*Reading passage*

——

Thursday, July 21, 2011

Perversions

Yesterday I was riding the bus and minding my own affairs. I was sore after an intense workout in preparation for the Ragnor Relay Race I will be participating in. Stewing in my soreness, my stress about my dissertation, and the cosmic questions, I was trying to distract myself from all that by reading. At the moment I was about the lose myself in my reading and forget about all the cares of the world, a young man stepped on the bus; he was the type of person I acted out with. It was hard for me to take my eyes off of him, as I peered over the top rim of glasses in his direction. At several points he noticed my glances and made movements inviting me to look. I got lost in a lust filled fantasy. This too was diverting from all the cares of the world; at that moment, all I wanted was to touch this man and to feel his touch. But I came to myself and realized what I was doing. Mentally, I took a step back and considered what was going on.

As I deboarded the bus, I made a phone call to my sponsor. We talked about where this intense desire for connection was coming from. We reviewed the stress in my life and then arrived at the larger tension: on Sunday I met with my bishop whose advice, in the most generic and diminutive way, was "Just buck up and do it." This was in reference to a spiritual confirmation I received about what I needed to do to remain in the church. But that meeting, coupled with the dreadful and incredibly depressing mid-singles conference I attended, as well as the direction from God as to what I needed to do, led me to start a draft letter of resignation from the church. But I stopped short of finishing the letter. As I talked with my sponsor, I discovered I had a lot of resentment toward my Bishop and was struggling to understand, or rather, isolate the source of that resentment.

——

*Data to examine*
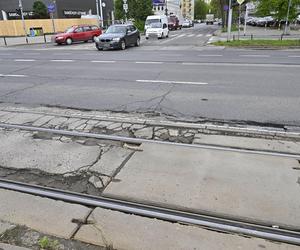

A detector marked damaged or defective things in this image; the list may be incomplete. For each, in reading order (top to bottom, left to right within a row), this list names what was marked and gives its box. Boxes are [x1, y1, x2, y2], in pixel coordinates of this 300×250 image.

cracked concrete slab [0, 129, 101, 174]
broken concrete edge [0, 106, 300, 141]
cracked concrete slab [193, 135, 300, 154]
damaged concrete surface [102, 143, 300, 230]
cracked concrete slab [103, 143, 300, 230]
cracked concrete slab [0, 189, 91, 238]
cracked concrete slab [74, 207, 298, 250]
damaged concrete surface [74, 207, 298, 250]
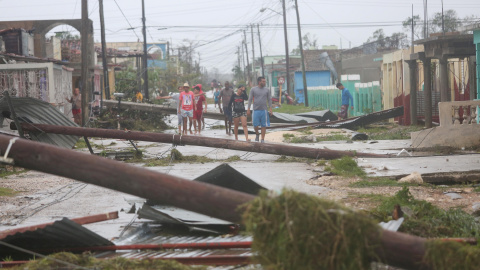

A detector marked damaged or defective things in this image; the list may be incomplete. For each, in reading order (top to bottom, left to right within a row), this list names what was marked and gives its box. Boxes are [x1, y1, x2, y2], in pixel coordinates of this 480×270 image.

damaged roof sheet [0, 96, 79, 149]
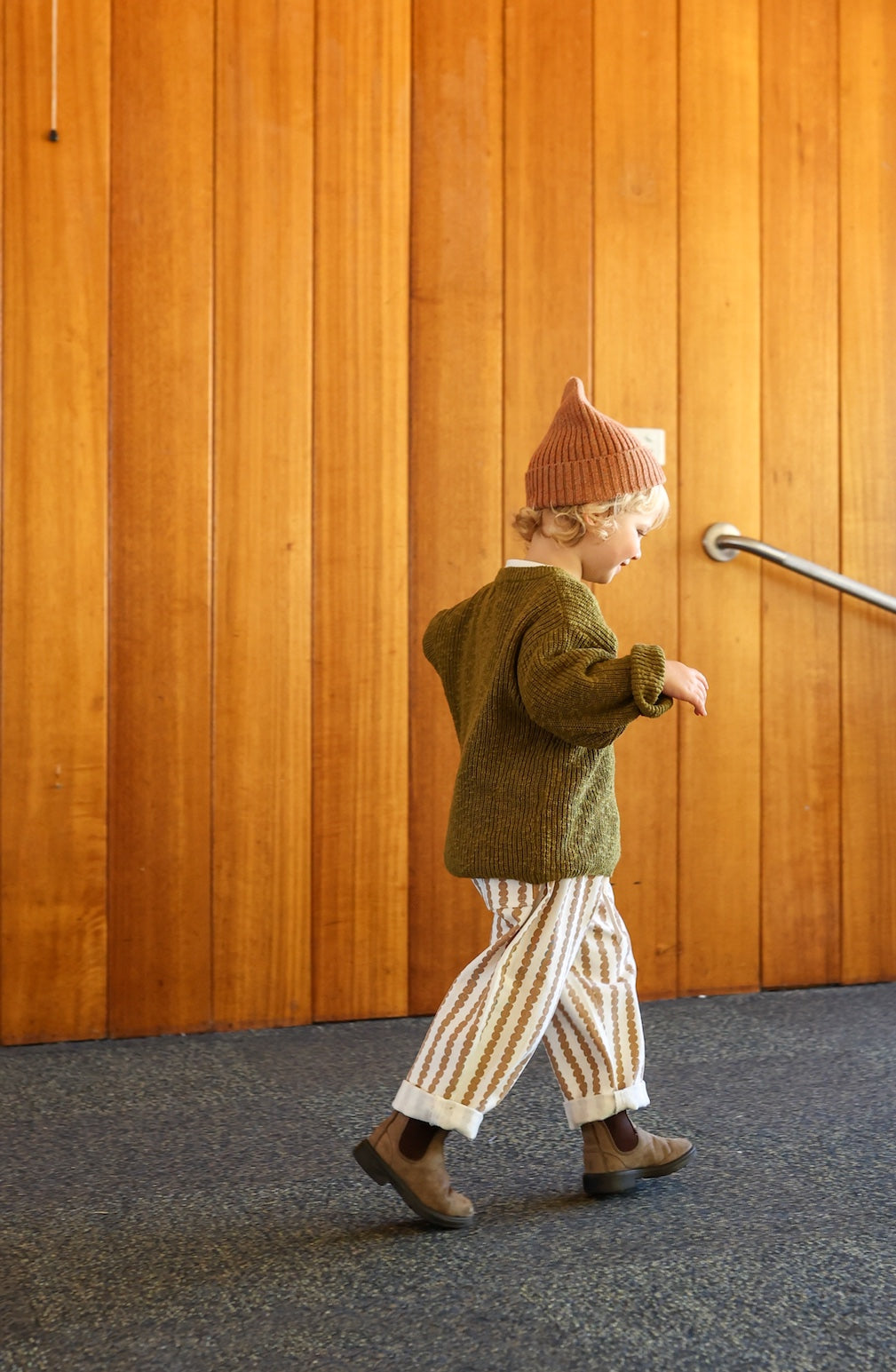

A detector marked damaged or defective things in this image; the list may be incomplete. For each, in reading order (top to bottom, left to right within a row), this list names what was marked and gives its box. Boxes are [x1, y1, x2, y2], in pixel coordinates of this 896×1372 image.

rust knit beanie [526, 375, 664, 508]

——

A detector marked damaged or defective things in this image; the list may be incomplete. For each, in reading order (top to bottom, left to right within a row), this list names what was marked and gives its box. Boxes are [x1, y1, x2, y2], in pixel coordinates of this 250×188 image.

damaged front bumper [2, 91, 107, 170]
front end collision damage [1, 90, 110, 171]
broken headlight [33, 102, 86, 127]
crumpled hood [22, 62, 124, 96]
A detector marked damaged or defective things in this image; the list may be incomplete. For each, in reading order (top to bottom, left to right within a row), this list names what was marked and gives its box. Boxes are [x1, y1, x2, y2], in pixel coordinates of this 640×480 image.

——

*Task list*
1. From the blog post, reproduce the passage starting with "As I deboarded" and going on through "of that resentment.".
2. In the blog post, what document did the writer start but stop short of finishing?

*Per-task answers*
1.
As I deboarded the bus, I made a phone call to my sponsor. We talked about where this intense desire for connection was coming from. We reviewed the stress in my life and then arrived at the larger tension: on Sunday I met with my bishop whose advice, in the most generic and diminutive way, was "Just buck up and do it." This was in reference to a spiritual confirmation I received about what I needed to do to remain in the church. But that meeting, coupled with the dreadful and incredibly depressing mid-singles conference I attended, as well as the direction from God as to what I needed to do, led me to start a draft letter of resignation from the church. But I stopped short of finishing the letter. As I talked with my sponsor, I discovered I had a lot of resentment toward my Bishop and was struggling to understand, or rather, isolate the source of that resentment.

2. A draft letter of resignation from the church.